Fonte: AFP, via Exame

6 COMENTÁRIOS

  1. Que essa associação é necessária, é fato, porém continuo com meu achismo de que os 80/20% a favor da Boeing ficaria melhor nos 51/49% considerando a soberania do país.
    É bem possível que esteja havendo questionamentos na esfera do novo governo que afinal, foram os genitores dessa brilhante jóia brasileira.

  2. A coisa é muito simples, a Embraer esta como uma moça virgem na Inglaterra do inicio do Sec XIX.
    Ou casa com um homem e se torna sua escrava e perde sua personalidade, ou fica solteira e na perda dos pais perde tudo o que tem e vai para a rua virar prostituta.
    Mas essa situação vexaminosa, esta verdadeira "Escolha de Sofia" se deve ao fato que como todo Brasileiro a Embraer é uma filha bastarda jogada a sua própria sorte.
    Se houvesse um governo digno desse nome ela sobreviveria sem a Boeing pois ele se encarregaria (como faz o Tia Sam via orçamento de Defesa) de mante-la viva com seu corpo técnico.
    Seriam tempos difíceis e ela com certeza perderia muito mercado, mas o que conta para nos em termos de soberania e estratégia é ter uma empresa capaz de projetar aeronaves.
    Manter a Embraer e seu corpo técnico para o Brasil (ainda que com baixa significativa de vendas) é mais importante do que ter uma Embraer na liderança de determinado segmento comercial mas que na pratica não tem nenhuma relação com o pais, e talvez nem mais como empresa e sim como apenas mais um Departamento da Boeing..
    Pelo visto nem mesmo um governo dito de direita esta entendendo a situação, oras ele é o governo que trate logo de formalizar o que pensa para o bem ou para o mal.
    E triste de ver.
    Tenho a impressão que esta nação esta condenada a um destino semelhante ao que a China teve no inicio do séc XX.
    Nosso parque industrial esta indo embora estamos seguindo o mesmo caminho da Argentina, parece que estamos revivendo a mesma maldição que vitimou o Barão de Mauá.
    Estávamos com o plano Espacial e com a inação do governo interesses externos acabaram na pratica com ele, agora que a Embraer esta tomando envergadura, ela se vai novamente vitima da inação do governo em associação com interesses externos.
    Não há no horizonte nenhum governo que tenha noção da importância de subsidiar uma industria de defesa voltada a dotar a nação de condições minimas para ela exercer sua defesa.
    O preço disto não tardará a ser pago por nos…

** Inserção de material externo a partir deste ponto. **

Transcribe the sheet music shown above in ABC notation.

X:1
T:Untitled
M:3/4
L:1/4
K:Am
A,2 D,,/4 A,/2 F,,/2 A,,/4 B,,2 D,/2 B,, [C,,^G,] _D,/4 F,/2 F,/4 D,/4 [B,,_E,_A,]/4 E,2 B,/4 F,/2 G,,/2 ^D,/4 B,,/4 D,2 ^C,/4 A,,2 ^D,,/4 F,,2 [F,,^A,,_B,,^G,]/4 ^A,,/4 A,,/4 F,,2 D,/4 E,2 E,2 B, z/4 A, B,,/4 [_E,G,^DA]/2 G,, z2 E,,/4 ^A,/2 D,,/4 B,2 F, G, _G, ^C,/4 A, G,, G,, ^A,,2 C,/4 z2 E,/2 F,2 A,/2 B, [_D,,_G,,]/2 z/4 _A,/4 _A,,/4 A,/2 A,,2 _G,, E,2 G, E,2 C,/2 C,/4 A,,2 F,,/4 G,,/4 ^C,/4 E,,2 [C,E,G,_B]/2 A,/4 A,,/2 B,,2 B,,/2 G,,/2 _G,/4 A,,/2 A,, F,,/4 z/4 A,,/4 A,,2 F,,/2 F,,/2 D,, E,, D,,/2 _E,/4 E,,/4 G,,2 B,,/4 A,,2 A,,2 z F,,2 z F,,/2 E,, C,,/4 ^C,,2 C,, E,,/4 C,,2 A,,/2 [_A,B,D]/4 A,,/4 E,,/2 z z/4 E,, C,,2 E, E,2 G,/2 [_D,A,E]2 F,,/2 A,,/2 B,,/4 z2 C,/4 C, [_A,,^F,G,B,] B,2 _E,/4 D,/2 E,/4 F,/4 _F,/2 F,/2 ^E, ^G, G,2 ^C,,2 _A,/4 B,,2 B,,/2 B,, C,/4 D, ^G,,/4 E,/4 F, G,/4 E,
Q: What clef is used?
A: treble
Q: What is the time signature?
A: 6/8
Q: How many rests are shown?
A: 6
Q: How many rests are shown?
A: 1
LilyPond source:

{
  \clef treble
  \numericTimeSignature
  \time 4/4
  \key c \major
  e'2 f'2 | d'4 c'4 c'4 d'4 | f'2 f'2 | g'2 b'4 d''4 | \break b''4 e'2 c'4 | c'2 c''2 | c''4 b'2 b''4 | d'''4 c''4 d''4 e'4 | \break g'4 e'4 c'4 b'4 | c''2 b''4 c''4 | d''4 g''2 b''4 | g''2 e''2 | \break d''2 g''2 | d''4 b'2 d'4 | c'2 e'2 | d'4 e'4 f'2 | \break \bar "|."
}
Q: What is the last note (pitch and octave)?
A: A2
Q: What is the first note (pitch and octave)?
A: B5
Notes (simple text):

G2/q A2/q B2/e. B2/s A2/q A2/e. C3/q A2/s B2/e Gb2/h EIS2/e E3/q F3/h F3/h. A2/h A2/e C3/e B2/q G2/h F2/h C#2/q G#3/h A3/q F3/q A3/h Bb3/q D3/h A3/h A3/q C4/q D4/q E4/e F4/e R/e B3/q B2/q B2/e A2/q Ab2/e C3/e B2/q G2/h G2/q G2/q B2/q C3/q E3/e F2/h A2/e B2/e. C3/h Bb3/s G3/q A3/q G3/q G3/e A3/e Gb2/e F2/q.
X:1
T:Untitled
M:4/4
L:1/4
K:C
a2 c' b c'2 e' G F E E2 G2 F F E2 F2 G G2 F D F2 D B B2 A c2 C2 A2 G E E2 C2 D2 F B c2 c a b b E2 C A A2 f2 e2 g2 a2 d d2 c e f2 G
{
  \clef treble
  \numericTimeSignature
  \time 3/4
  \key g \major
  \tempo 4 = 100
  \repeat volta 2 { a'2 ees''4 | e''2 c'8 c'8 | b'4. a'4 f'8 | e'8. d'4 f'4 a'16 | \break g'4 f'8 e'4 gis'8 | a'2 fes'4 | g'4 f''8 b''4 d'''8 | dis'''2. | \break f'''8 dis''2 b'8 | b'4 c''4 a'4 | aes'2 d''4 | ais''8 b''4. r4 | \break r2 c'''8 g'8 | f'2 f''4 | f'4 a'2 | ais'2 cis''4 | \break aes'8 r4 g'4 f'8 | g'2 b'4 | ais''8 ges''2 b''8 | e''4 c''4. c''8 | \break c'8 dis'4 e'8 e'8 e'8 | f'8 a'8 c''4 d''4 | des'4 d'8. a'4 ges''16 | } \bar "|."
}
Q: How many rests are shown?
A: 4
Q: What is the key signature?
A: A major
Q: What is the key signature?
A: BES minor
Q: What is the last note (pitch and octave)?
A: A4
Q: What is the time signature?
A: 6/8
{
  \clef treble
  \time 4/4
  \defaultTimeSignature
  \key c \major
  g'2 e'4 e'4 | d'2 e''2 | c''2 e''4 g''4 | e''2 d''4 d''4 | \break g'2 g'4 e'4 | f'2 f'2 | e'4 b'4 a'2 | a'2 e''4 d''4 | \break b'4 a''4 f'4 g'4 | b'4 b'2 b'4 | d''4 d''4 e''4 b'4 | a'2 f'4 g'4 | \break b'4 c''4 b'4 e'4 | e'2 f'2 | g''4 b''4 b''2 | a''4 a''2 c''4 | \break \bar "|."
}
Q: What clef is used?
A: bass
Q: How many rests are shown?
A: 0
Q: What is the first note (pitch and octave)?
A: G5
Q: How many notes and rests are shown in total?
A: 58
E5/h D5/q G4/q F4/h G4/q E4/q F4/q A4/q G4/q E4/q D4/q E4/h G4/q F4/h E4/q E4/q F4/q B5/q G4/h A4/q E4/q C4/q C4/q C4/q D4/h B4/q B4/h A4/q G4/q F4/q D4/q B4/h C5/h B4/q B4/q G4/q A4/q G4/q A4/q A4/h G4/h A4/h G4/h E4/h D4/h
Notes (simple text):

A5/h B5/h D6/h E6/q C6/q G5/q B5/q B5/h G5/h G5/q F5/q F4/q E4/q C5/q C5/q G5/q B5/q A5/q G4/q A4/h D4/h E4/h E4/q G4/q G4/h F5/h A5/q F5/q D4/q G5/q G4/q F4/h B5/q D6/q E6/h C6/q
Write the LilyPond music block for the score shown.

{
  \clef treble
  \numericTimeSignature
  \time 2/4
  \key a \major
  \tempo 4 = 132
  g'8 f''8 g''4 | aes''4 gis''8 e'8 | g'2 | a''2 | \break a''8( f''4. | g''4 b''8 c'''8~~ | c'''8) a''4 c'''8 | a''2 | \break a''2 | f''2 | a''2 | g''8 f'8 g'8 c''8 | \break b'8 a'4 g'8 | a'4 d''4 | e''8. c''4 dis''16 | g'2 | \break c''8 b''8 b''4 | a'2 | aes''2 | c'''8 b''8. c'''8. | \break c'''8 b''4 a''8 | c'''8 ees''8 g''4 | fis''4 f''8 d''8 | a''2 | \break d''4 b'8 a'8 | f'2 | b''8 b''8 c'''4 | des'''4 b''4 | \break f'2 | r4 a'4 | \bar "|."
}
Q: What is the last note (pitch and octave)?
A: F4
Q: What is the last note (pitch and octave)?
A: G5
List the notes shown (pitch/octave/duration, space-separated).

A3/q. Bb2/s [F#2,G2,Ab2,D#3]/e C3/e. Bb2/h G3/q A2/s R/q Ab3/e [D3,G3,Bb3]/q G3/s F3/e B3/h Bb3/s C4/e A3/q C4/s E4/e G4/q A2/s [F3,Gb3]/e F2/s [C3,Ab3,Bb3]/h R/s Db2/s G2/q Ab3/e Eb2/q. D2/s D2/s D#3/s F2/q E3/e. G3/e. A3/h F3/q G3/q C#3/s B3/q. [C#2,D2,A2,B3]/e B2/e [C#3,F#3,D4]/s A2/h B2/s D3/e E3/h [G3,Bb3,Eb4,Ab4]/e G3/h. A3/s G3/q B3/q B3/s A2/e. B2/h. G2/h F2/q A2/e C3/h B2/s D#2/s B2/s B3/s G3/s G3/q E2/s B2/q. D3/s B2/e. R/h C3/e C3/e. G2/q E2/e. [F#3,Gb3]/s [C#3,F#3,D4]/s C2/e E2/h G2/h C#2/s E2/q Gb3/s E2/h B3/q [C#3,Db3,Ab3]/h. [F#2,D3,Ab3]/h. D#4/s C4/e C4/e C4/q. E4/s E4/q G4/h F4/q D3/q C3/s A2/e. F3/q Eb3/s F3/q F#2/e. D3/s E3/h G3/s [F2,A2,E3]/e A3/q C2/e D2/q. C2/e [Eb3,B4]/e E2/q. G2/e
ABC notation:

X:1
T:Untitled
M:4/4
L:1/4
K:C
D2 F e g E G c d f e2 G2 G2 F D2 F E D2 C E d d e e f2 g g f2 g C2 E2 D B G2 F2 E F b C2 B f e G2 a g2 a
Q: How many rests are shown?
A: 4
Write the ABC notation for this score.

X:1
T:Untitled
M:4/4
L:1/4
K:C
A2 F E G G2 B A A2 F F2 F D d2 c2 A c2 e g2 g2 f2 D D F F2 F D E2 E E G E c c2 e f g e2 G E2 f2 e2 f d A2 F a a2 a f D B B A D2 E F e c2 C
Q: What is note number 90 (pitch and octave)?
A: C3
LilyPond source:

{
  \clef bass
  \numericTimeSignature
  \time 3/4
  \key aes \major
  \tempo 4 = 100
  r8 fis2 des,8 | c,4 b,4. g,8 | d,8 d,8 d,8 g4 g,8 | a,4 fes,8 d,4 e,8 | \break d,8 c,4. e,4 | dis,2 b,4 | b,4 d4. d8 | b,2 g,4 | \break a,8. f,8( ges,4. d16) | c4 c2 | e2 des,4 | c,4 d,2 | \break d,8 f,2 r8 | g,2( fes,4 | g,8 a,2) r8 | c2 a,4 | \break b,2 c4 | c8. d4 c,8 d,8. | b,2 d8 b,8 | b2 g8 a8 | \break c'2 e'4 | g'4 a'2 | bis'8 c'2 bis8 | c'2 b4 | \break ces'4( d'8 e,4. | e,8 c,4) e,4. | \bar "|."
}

    • Foi privatizada, agora que procure sua sobrevivencia sem o governo, que se jogue no colo da Boeing ou vá a falência.

      Isso é problema exclusivo de seus acionistas e não do Gov.

      • A perda da Embraer é problema para nossa parca capacidade de empreender em um mercado de altíssimo valor agregado e também no campo geoestratégico para toda a nação.
        O aspecto "Empresa privada" para definir a Boeing e a Aribus é uma meia verdade, na Europa e nos EUA não há nenhum inocente útil que realmente acredite nessa visão rasa e jamais com base nela permitiriam a venda ou o domínio estrangeiro de cada uma delas devido serem um "ativo" absolutamente estratégico para seus respectivos governos.
        O problema de alguns brasileiros é querer ser mais capitalista do que os Yankees!
        Eles se divertem muito com isso pois poupa muito trabalho para eles.
        Receba desde já o profundo agradecimentos deles…rs

      • Todo esse rancor é porque a EMBRAER deixou de ser uma “gloriosa”, perdulária e corrupta estatal Walfrido?

  3. Será a primeira ‘queda de braço’ entre o núcleo econômico liberal do governo e o núcleo militar, estatista e interventor por essência.

    Não vejo meio termo nesta questão.